Let x0 of type ι be given.
Let x1 of type ι be given.
Let x2 of type ι be given.
Apply setminusE with
field0 x0,
Sing (field3 x0),
x2,
and (Field_div x0 x1 x2 ∈ field0 x0) (x1 = field2b x0 x2 (Field_div x0 x1 x2)) leaving 2 subgoals.
The subproof is completed by applying H2.
Apply Field_mult_inv_L with
x0,
x2,
∃ x3 . and (x3 ∈ field0 x0) (x1 = field2b x0 x2 x3) leaving 4 subgoals.

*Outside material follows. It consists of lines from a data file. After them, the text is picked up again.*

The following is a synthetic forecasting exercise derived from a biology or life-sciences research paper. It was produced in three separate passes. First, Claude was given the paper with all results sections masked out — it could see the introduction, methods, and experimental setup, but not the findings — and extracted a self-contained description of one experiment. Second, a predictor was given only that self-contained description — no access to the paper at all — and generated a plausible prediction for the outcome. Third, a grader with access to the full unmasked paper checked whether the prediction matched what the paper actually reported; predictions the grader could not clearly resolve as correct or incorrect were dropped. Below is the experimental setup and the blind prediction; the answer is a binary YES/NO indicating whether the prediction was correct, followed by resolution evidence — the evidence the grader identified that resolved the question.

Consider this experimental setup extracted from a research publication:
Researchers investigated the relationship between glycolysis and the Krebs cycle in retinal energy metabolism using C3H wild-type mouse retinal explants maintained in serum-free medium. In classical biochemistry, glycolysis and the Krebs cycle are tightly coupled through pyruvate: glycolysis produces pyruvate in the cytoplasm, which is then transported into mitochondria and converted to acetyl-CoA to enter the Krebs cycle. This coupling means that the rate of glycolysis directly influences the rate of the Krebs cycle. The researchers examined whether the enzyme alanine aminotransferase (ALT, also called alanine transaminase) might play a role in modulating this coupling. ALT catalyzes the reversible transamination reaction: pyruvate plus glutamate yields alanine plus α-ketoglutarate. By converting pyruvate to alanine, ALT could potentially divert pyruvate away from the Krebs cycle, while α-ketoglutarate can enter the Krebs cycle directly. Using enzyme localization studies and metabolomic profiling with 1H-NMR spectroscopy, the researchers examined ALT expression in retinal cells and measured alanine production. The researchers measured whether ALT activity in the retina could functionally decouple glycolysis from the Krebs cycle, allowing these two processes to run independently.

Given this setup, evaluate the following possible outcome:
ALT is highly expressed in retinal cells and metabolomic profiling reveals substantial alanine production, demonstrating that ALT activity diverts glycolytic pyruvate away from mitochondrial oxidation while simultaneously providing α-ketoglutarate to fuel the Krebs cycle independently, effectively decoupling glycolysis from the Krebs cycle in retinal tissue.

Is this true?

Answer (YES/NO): YES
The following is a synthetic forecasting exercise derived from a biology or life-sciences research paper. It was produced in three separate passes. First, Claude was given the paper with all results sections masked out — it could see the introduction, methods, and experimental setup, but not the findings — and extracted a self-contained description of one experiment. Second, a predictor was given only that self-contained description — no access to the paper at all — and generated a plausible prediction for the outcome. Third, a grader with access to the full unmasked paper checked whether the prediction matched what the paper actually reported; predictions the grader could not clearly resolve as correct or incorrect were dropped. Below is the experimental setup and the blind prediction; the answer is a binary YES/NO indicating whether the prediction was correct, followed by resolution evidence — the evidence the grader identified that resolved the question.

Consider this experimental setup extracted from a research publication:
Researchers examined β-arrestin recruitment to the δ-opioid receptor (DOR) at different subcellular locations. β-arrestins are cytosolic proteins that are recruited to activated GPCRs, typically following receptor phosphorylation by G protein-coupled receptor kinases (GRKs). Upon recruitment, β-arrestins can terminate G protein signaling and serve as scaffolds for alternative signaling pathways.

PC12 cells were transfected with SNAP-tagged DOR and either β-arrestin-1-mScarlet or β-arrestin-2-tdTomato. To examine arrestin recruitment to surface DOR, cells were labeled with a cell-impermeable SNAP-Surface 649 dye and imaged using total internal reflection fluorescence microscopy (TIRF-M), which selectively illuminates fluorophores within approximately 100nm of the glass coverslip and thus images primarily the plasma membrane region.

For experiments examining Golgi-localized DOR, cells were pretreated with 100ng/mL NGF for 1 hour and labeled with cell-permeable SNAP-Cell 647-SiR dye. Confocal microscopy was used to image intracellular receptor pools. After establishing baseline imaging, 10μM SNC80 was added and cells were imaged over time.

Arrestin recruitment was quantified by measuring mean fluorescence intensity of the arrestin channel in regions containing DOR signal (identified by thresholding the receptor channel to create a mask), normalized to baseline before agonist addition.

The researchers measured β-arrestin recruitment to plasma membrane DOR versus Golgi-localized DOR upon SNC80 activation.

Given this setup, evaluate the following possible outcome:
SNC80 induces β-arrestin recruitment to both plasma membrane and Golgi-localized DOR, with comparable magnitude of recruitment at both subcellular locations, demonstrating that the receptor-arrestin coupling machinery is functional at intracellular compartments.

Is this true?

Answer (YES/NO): NO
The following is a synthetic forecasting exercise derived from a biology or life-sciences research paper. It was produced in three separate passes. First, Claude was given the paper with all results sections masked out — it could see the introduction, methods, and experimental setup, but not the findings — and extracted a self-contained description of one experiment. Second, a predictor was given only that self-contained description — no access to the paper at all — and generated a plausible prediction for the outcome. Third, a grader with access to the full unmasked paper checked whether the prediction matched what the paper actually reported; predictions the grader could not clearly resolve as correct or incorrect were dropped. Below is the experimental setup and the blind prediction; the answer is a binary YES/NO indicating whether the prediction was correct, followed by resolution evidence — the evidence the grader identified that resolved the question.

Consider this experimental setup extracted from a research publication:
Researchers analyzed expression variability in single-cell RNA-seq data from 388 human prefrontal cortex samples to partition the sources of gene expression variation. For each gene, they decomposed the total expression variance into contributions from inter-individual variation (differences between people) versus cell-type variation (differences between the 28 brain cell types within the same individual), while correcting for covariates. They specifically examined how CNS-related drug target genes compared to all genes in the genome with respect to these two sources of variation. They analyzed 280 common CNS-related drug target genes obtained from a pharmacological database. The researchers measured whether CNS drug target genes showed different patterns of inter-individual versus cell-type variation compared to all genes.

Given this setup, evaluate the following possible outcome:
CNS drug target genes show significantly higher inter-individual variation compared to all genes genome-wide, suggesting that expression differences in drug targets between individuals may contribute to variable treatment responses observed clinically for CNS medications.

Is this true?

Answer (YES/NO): NO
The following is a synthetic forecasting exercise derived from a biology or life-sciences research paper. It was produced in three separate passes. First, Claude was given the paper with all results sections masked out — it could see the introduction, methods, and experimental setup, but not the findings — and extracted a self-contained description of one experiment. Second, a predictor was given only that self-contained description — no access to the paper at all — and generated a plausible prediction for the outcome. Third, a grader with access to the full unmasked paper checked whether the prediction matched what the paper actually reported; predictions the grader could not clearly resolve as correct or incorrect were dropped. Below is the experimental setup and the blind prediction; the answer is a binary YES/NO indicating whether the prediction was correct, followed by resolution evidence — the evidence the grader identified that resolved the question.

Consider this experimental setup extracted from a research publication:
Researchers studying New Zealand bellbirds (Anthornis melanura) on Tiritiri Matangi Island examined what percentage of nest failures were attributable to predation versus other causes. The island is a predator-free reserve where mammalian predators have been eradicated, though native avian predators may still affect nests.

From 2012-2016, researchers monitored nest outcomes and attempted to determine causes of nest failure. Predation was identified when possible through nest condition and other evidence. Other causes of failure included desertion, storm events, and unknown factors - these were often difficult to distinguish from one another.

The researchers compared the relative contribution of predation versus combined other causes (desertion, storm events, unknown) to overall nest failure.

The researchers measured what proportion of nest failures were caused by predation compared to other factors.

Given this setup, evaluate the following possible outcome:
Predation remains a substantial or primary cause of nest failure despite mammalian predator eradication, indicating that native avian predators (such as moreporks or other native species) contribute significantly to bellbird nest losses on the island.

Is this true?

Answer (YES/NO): NO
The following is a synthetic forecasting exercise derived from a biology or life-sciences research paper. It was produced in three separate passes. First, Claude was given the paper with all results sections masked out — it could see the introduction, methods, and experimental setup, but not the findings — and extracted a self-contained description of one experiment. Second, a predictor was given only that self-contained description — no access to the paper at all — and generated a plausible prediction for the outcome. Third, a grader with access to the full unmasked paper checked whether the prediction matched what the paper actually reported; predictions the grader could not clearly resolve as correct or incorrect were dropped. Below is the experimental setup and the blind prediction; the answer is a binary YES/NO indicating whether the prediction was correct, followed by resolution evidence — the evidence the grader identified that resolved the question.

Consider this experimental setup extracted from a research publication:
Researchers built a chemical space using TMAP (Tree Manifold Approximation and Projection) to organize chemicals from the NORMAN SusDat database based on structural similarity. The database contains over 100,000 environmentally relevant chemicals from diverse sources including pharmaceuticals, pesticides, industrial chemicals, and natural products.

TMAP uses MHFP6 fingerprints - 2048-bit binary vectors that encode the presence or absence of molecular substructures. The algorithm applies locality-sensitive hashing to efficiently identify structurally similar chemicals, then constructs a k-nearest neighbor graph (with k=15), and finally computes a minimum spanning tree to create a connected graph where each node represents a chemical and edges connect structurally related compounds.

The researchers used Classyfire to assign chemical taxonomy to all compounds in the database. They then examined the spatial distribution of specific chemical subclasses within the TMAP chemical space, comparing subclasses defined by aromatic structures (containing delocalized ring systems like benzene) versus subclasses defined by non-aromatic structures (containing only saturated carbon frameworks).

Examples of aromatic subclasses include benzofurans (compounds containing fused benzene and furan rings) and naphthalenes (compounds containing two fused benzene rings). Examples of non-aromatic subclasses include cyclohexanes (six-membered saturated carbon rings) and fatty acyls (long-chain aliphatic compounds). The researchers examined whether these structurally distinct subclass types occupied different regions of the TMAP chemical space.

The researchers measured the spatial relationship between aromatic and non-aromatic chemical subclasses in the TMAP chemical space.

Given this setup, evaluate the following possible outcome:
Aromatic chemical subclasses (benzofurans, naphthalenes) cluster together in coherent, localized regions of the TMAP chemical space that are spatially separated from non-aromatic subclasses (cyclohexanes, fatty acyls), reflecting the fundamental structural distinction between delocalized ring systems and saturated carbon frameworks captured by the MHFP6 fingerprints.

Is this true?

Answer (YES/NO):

The subproof is completed by applying H0.
The subproof is completed by applying H3.
The subproof is completed by applying L5.
Let x3 of type ι be given.
Apply H7 with
∃ x4 . and (x4 ∈ field0 x0) (x1 = field2b x0 x2 x4).
Let x4 of type ο be given.
Apply H10 with
field2b x0 x3 x1.
Apply andI with
field2b x0 x3 x1 ∈ field0 x0,
x1 = field2b x0 x2 (field2b x0 x3 x1) leaving 2 subgoals.
Apply Field_mult_clos with
x0,
x3,
x1 leaving 3 subgoals.
The subproof is completed by applying H0.
The subproof is completed by applying H8.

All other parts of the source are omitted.